[Excerpts from a spatial dataset]
+-------+
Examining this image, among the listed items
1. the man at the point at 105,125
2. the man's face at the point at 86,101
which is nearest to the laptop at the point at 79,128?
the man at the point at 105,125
+-------+
(The request) Repeat the material above word for word.

(In response)
Examining this image, among the listed items
1. the man at the point at 105,125
2. the man's face at the point at 86,101
which is nearest to the laptop at the point at 79,128?
the man at the point at 105,125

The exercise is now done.